Thursday, June 26, 2008

W.Boudville's Quest for Credibility

As is well known by now, W.Boudville possesses an impeccably positive (four stars) reviews record of a humanly impossible gigantic size. Having reviewed half a dozen scientific treatises a day for a very long time, he probably realised at last that no one can believe he actually reads these books, especially since his ratings are overwhelmingly positive (he likes four stars, probably in a mistaken opinion that an all-four- , rather than all-five-star record will make his record look less absurd).

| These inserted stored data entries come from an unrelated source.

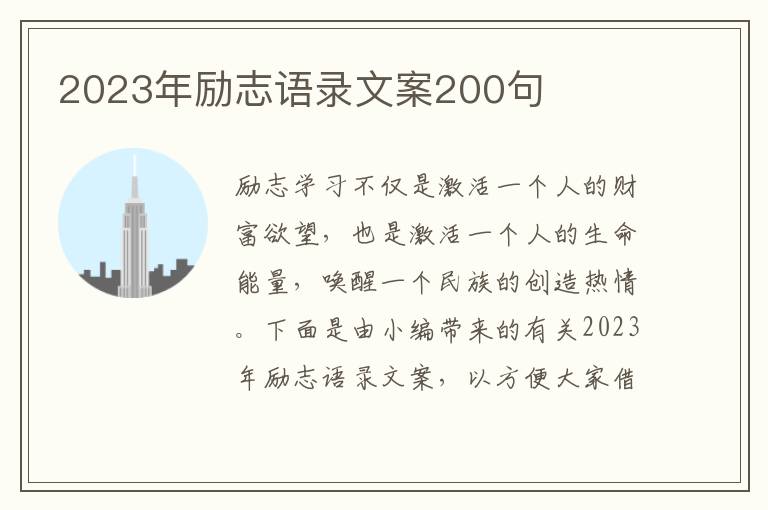 2023年励志语录文案200句

励志学习不仅是激活一个人的财富欲望，也是激活一个人的生命能量，唤醒一个民族的创造热情。下面是由小编带来的有关2023年励志语录文案，以方便大家借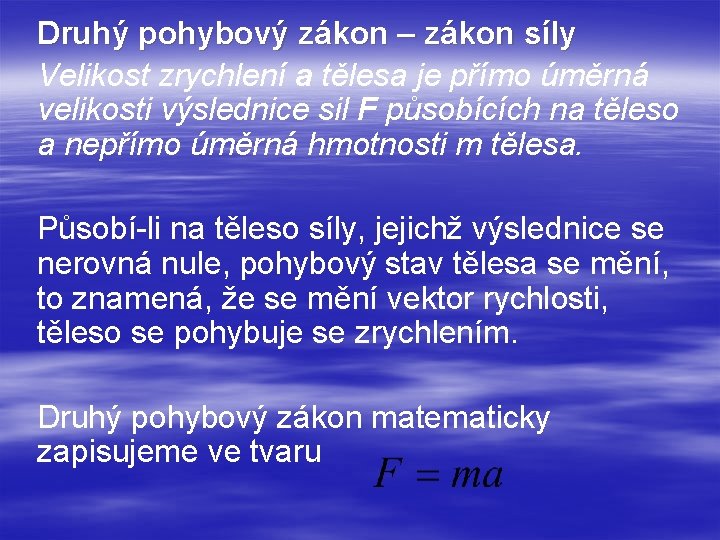 Druhý pohybový zákon – zákon síly

Velikost zrychlení a tělesa je přímo úměrná velikosti výslednice sil F působících na těleso a nepřímo úměrná hmotnosti m tělesa.

Působí-li na těleso síly, jejichž výslednice se nerovná nule, pohybový stav tělesa se mění, to znamená, že se mění vektor rychlosti, těleso se pohybuje se zrychlením.

Druhý pohybový zákon matematicky zapisujeme ve tvaru $F = ma$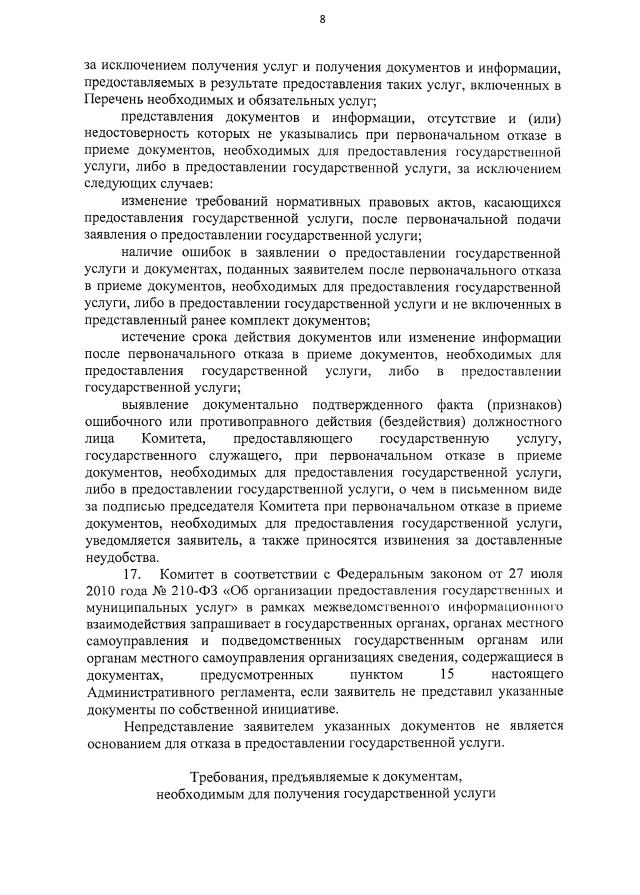 8

за исключением получения услуг и получения документов и информации, предоставляемых в результате предоставления таких услуг, включенных в Перечень необходимых и обязательных услуг;

представления документов и информации, отсутствие и (или) недостоверность которых не указывались при первоначальном отказе в приеме документов, необходимых для предоставления государственной услуги, либо в предоставлении государственной услуги, за исключением следующих случаев:

изменение требований нормативных правовых актов, касающихся предоставления государственной услуги, после первоначальной подачи заявления о предоставлении государственной услуги;

наличие ошибок в заявлении о предоставлении государственной услуги и документах, поданных заявителем после первоначального отказа в приеме документов, необходимых для предоставления государственной услуги, либо в предоставлении государственной услуги и не включенных в представленный ранее комплект документов;

истечение срока действия документов или изменение информации после первоначального отказа в приеме документов, необходимых для предоставления государственной услуги, либо в предоставлении государственной услуги;

выявление документально подтвержденного факта (признаков) ошибочного или противоправного действия (бездействия) должностного лица Комитета, предоставляющего государственную услугу, государственного служащего, при первоначальном отказе в приеме документов, необходимых для предоставления государственной услуги, либо в предоставлении государственной услуги, о чем в письменном виде за подписью председателя Комитета при первоначальном отказе в приеме документов, необходимых для предоставления государственной услуги, уведомляется заявитель, а также приносятся извинения за доставленные неудобства.

17. Комитет в соответствии с Федеральным законом от 27 июля 2010 года № 210-ФЗ «Об организации предоставления государственных и муниципальных услуг» в рамках межведомственного информационного взаимодействия запрашивает в государственных органах, органах местного самоуправления и подведомственных государственным органам или органам местного самоуправления организациях сведения, содержащиеся в документах, предусмотренных пунктом 15 настоящего Административного регламента, если заявитель не представил указанные документы по собственной инициативе.

Непредставление заявителем указанных документов не является основанием для отказа в предоставлении государственной услуги.

Требования, предъявляемые к документам, необходимым для получения государственной услуги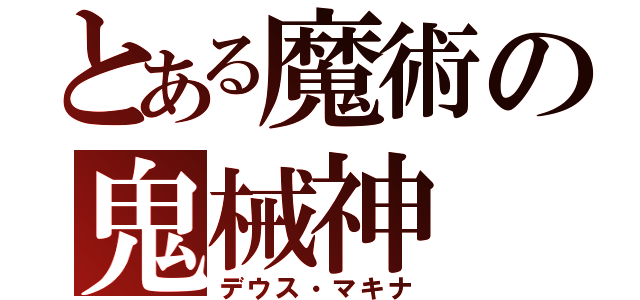 とある魔術の
鬼械神
デウス・マキナ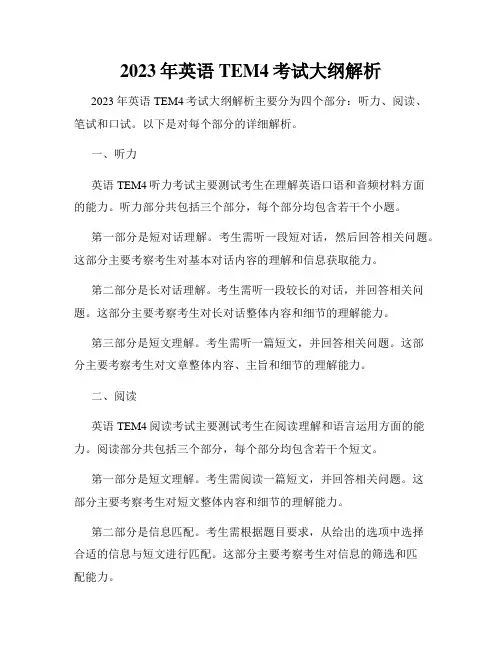 2023 年英语 TEM4 考试大纲解析

2023 年英语 TEM4 考试大纲解析主要分为四个部分：听力、阅读、笔试和口试。以下是对每个部分的详细解析。

一、听力

英语 TEM4 听力考试主要测试考生在理解英语口语和音频材料方面的能力。听力部分共包括三个部分，每个部分均包含若干个小题。

第一部分是短对话理解。考生需听一段短对话，然后回答相关问题。这部分主要考察考生对基本对话内容的理解和信息获取能力。

第二部分是长对话理解。考生需听一段较长的对话，并回答相关问题。这部分主要考察考生对长对话整体内容和细节的理解能力。

第三部分是短文理解。考生需听一篇短文，并回答相关问题。这部分主要考察考生对文章整体内容、主旨和细节的理解能力。

二、阅读

英语 TEM4 阅读考试主要测试考生在阅读理解和语言运用方面的能力。阅读部分共包括三个部分，每个部分均包含若干个短文。

第一部分是短文理解。考生需阅读一篇短文，并回答相关问题。这部分主要考察考生对短文整体内容和细节的理解能力。

第二部分是信息匹配。考生需根据题目要求，从给出的选项中选择合适的信息与短文进行匹配。这部分主要考察考生对信息的筛选和匹配能力。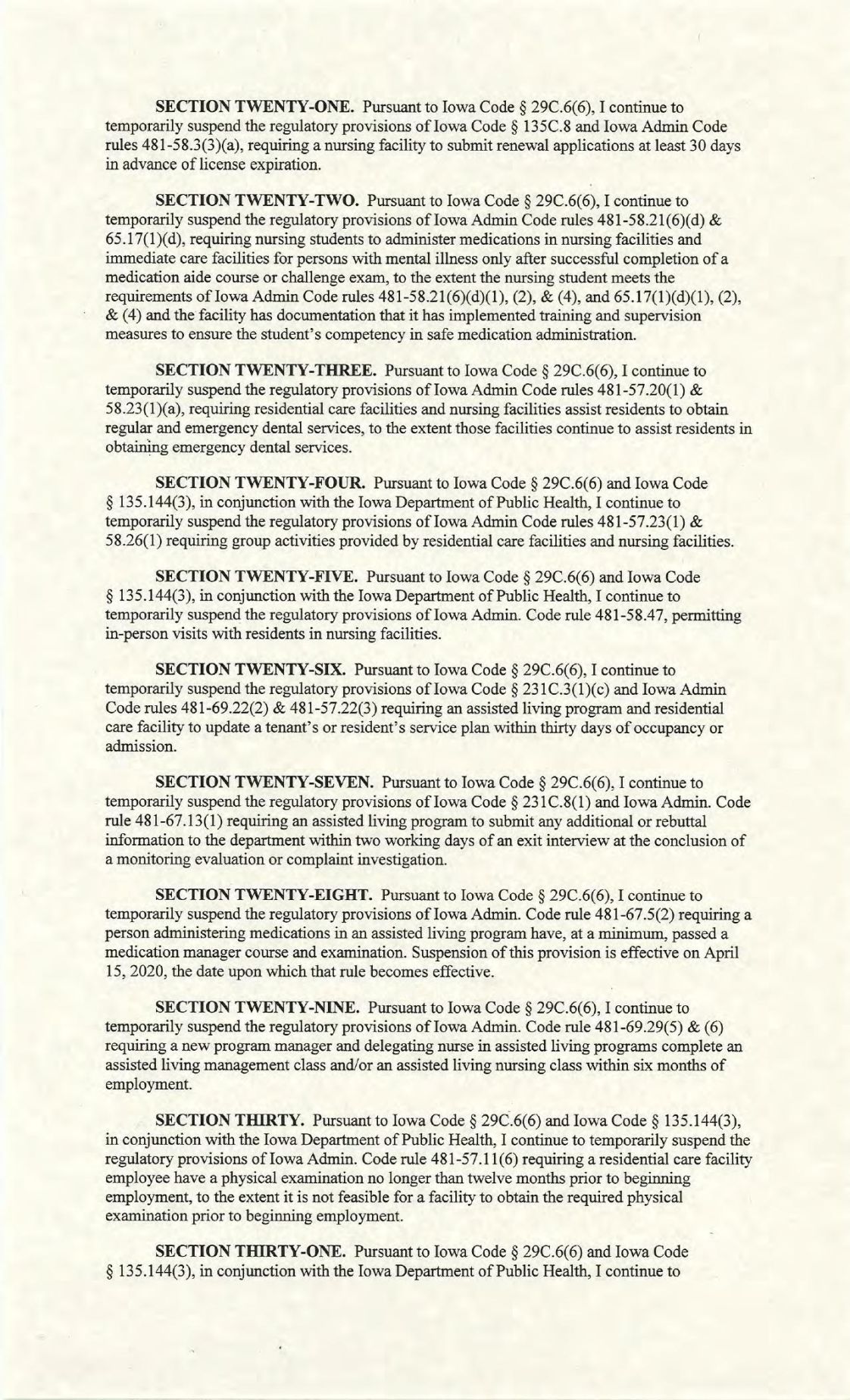 SECTION TWENTY-ONE. Pursuant to Iowa Code § 29C.6(6), I continue to temporarily suspend the regulatory provisions of Iowa Code § 135C.8 and Iowa Admin Code rules 481-58.3(3)(a), requiring a nursing facility to submit renewal applications at least 30 days in advance of license expiration.

SECTION TWENTY-TWO. Pursuant to Iowa Code § 29C.6(6), I continue to temporarily suspend the regulatory provisions of Iowa Admin Code rules 481-58.21(6)(d) & 65.17(1)(d), requiring nursing students to administer medications in nursing facilities and immediate care facilities for persons with mental illness only after successful completion of a medication aide course or challenge exam, to the extent the nursing student meets the requirements of Iowa Admin Code rules 481-58.21(6)(d)(1), (2), & (4), and 65.17(1)(d)(1), (2), & (4) and the facility has documentation that it has implemented training and supervision measures to ensure the student's competency in safe medication administration.

SECTION TWENTY-THREE. Pursuant to Iowa Code § 29C.6(6), I continue to temporarily suspend the regulatory provisions of Iowa Admin Code rules 481-57.20(1) & 58.23(1)(a), requiring residential care facilities and nursing facilities assist residents to obtain regular and emergency dental services, to the extent those facilities continue to assist residents in obtaining emergency dental services.

SECTION TWENTY-FOUR. Pursuant to Iowa Code § 29C.6(6) and Iowa Code § 135.144(3), in conjunction with the Iowa Department of Public Health, I continue to temporarily suspend the regulatory provisions of Iowa Admin Code rules 481-57.23(1) & 58.26(1) requiring group activities provided by residential care facilities and nursing facilities.

SECTION TWENTY-FIVE. Pursuant to Iowa Code § 29C.6(6) and Iowa Code § 135.144(3), in conjunction with the Iowa Department of Public Health, I continue to temporarily suspend the regulatory provisions of Iowa Admin. Code rule 481-58.47, permitting in-person visits with residents in nursing facilities.

SECTION TWENTY-SIX. Pursuant to Iowa Code § 29C.6(6), I continue to temporarily suspend the regulatory provisions of Iowa Code § 231C.3(1)(c) and Iowa Admin Code rules 481-69.22(2) & 481-57.22(3) requiring an assisted living program and residential care facility to update a tenant's or resident's service plan within thirty days of occupancy or admission.

SECTION TWENTY-SEVEN. Pursuant to Iowa Code § 29C.6(6), I continue to temporarily suspend the regulatory provisions of Iowa Code § 231C.8(1) and Iowa Admin. Code rule 481-67.13(1) requiring an assisted living program to submit any additional or rebuttal information to the department within two working days of an exit interview at the conclusion of a monitoring evaluation or complaint investigation.

SECTION TWENTY-EIGHT. Pursuant to Iowa Code § 29C.6(6), I continue to temporarily suspend the regulatory provisions of Iowa Admin. Code rule 481-67.5(2) requiring a person administering medications in an assisted living program have, at a minimum, passed a medication manager course and examination. Suspension of this provision is effective on April 15, 2020, the date upon which that rule becomes effective.

SECTION TWENTY-NINE. Pursuant to Iowa Code § 29C.6(6), I continue to temporarily suspend the regulatory provisions of Iowa Admin. Code rule 481-69.29(5) & (6) requiring a new program manager and delegating nurse in assisted living programs complete an assisted living management class and/or an assisted living nursing class within six months of employment.

SECTION THIRTY. Pursuant to Iowa Code § 29C.6(6) and Iowa Code § 135.144(3), in conjunction with the Iowa Department of Public Health, I continue to temporarily suspend the regulatory provisions of Iowa Admin. Code rule 481-57.11(6) requiring a residential care facility employee have a physical examination no longer than twelve months prior to beginning employment, to the extent it is not feasible for a facility to obtain the required physical examination prior to beginning employment.

SECTION THIRTY-ONE. Pursuant to Iowa Code § 29C.6(6) and Iowa Code § 135.144(3), in conjunction with the Iowa Department of Public Health, I continue to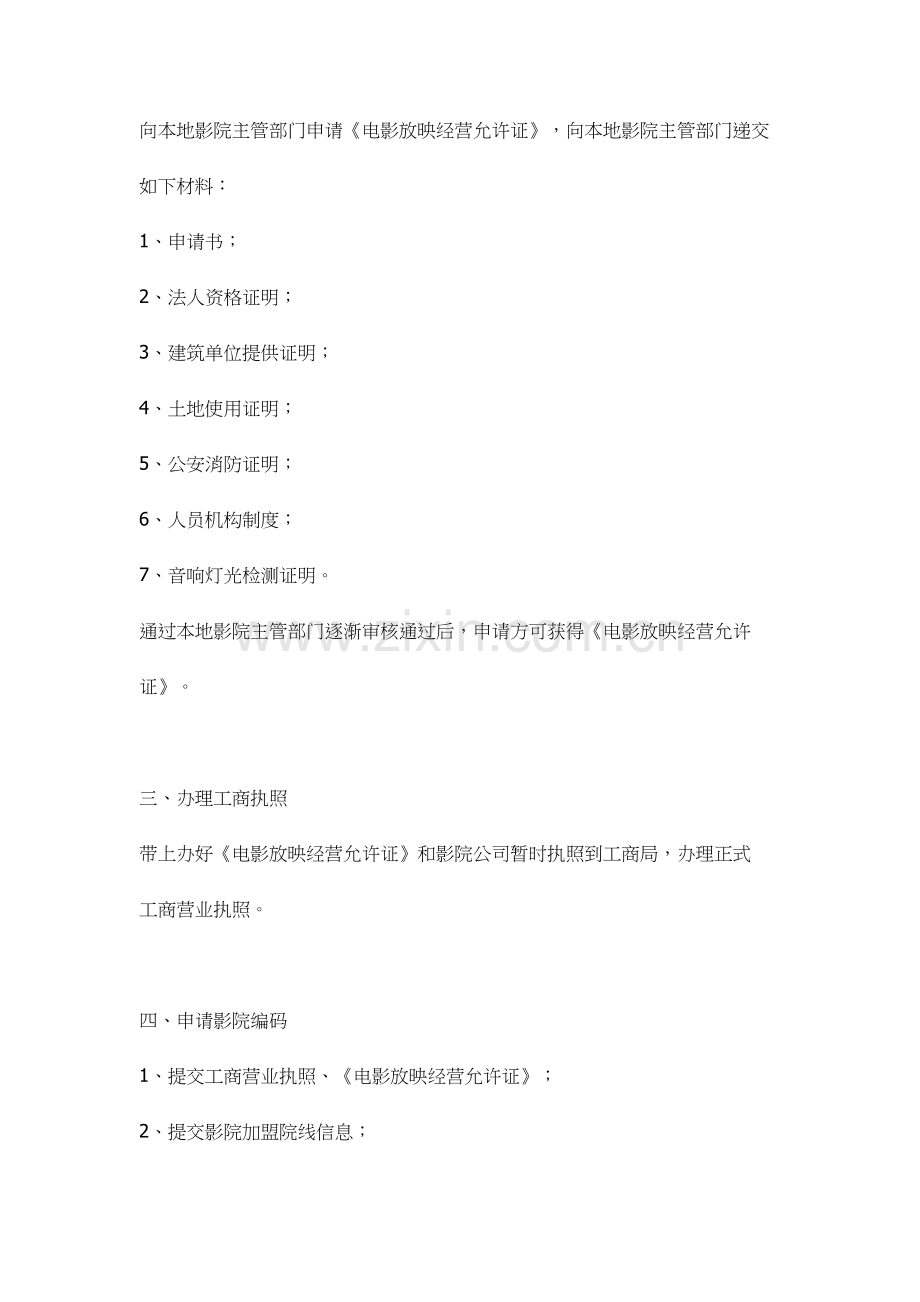 向本地影院主管部门申请《电影放映经营允许证》，向本地影院主管部门递交如下材料：

1、申请书；

2、法人资格证明；

3、建筑单位提供证明；

4、土地使用证明；

5、公安消防证明；

6、人员机构制度；

7、音响灯光检测证明。

通过本地影院主管部门逐渐审核通过后，申请方可获得《电影放映经营允许证》。

www.zixin.com.cn

三、办理工商执照

带上办好《电影放映经营允许证》和影院公司暂时执照到工商局，办理正式工商营业执照。

四、申请影院编码

1、提交工商营业执照、《电影放映经营允许证》；

2、提交影院加盟院线信息；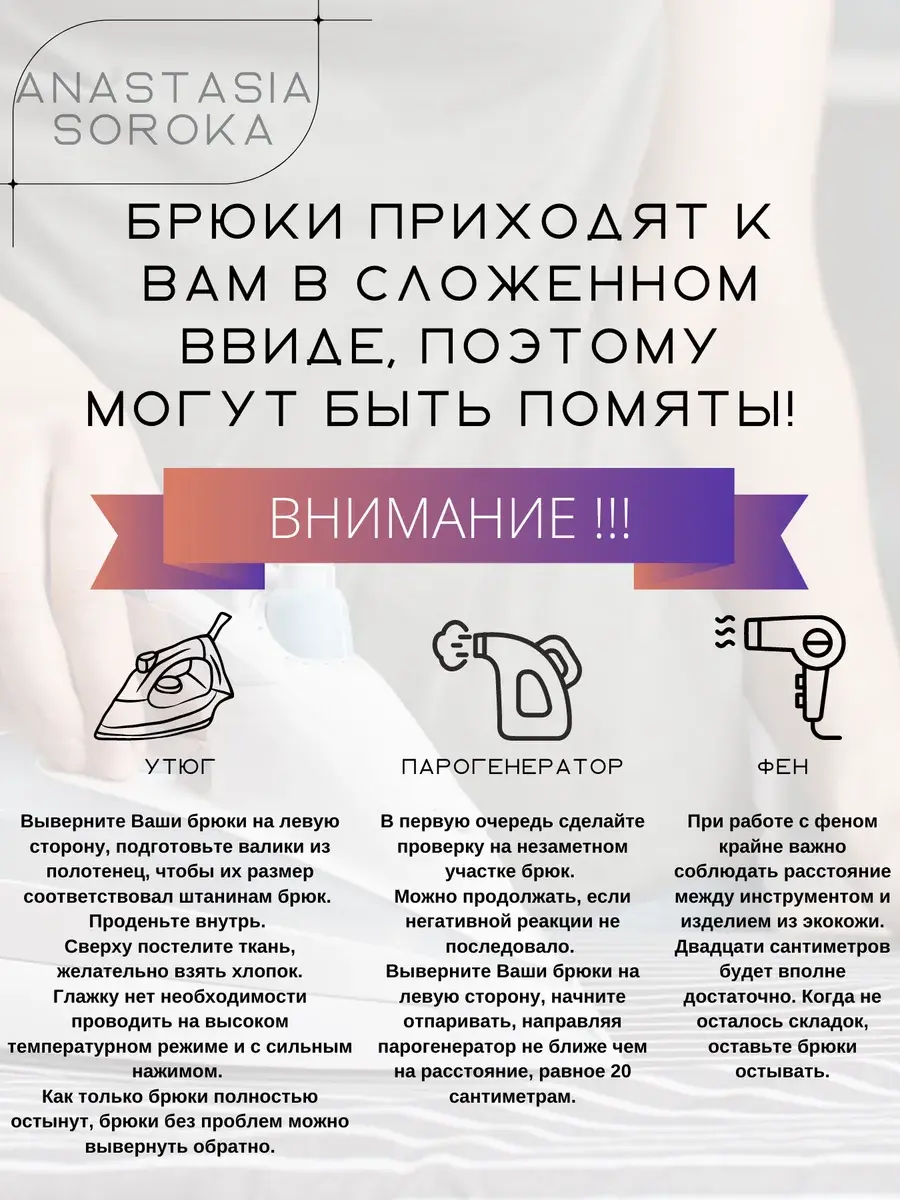 ANASTASIA
SOROKA

БРЮКИ ПРИХОДЯТ К ВАМ В СЛОЖЕННОМ ВВИДЕ, ПОЭТОМУ МОГУТ БЫТЬ ПОМЯТЫ!

ВНИМАНИЕ !!!

УТЮГ

Выверните Ваши брюки на левую сторону, подготовьте валики из полотенец, чтобы их размер соответствовал штанинам брюк. Проденьте внутрь.
Сверху постелите ткань, желательно взять хлопок.
Глажку нет необходимости проводить на высоком температурном режиме и с сильным нажимом.
Как только брюки полностью остынут, брюки без проблем можно вывернуть обратно.

ПАРОГЕНЕРАТОР

В первую очередь сделайте проверку на незаметном участке брюк.
Можно продолжать, если негативной реакции не последовало.
Выверните Ваши брюки на левую сторону, начните отпаривать, направляя парогенератор не ближе чем на расстояние, равное 20 сантиметрам.

ФЕН

При работе с феном крайне важно соблюдать расстояние между инструментом и изделием из экокожи. Двадцати сантиметров будет вполне достаточно. Когда не осталось складок, оставьте брюки остывать.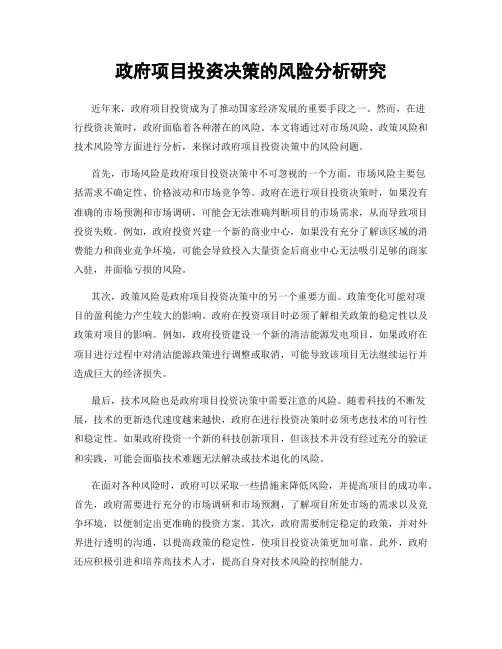 政府项目投资决策的风险分析研究

近年来，政府项目投资成为了推动国家经济发展的重要手段之一。然而，在进行投资决策时，政府面临着各种潜在的风险。本文将通过对市场风险、政策风险和技术风险等方面进行分析，来探讨政府项目投资决策中的风险问题。

首先，市场风险是政府项目投资决策中不可忽视的一个方面。市场风险主要包括需求不确定性、价格波动和市场竞争等。政府在进行项目投资决策时，如果没有准确的市场预测和市场调研，可能会无法准确判断项目的市场需求，从而导致项目投资失败。例如，政府投资兴建一个新的商业中心，如果没有充分了解该区域的消费能力和商业竞争环境，可能会导致投入大量资金后商业中心无法吸引足够的商家入驻，并面临亏损的风险。

其次，政策风险是政府项目投资决策中的另一个重要方面。政策变化可能对项目的盈利能力产生较大的影响。政府在投资项目时必须了解相关政策的稳定性以及政策对项目的影响。例如，政府投资建设一个新的清洁能源发电项目，如果政府在项目进行过程中对清洁能源政策进行调整或取消，可能导致该项目无法继续运行并造成巨大的经济损失。

最后，技术风险也是政府项目投资决策中需要注意的风险。随着科技的不断发展，技术的更新迭代速度越来越快，政府在进行投资决策时必须考虑技术的可行性和稳定性。如果政府投资一个新的科技创新项目，但该技术并没有经过充分的验证和实践，可能会面临技术难题无法解决或技术退化的风险。

在面对各种风险时，政府可以采取一些措施来降低风险，并提高项目的成功率。首先，政府需要进行充分的市场调研和市场预测，了解项目所处市场的需求以及竞争环境，以便制定出更准确的投资方案。其次，政府需要制定稳定的政策，并对外界进行透明的沟通，以提高政策的稳定性，使项目投资决策更加可靠。此外，政府还应积极引进和培养高技术人才，提高自身对技术风险的控制能力。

Could this be an explanation of his strangest ever habit of, once in a blue moon, picking a book or two and slamming it on most idiotic grounds? Just so he has some negative reviews? Today we have another recurrence of this inexplicable pattern: he reviewed two books, one, a computer book published in 1980, which he slammed for being obsolete, and another one, titled Teach Yourself Basic Computer Skills, which he slams for being too basic ! :O

You just can't make up stuff like that. Truly.

2 comments:

Stanley H Nemeth said...

American children are said to have very few adults of singular achievement on whom to model their lives these days. But this is to allow them to ignore the glut of worthies who abound as Amazon Top Reviewers. Naturally, I blame parents for this oversight. Although I may be accused of unwarranted skepticism, I'd be surprised to hear that any of these impovrished kids have been advised to choose W.Boudville, Grady Harp, or Harriet Klausner as a pattern for imitation. "How sharper than a child's tooth it is to have a thankless serpent"...or do I have things just backwards?

Malleus said...

No, no, you got it exactly right. I thought of this myself: what a splendid example of civic duty everyone of these guys is. It is not for nothing that we tend to attribute especial dignity and wisdom to age! AARP should be proud.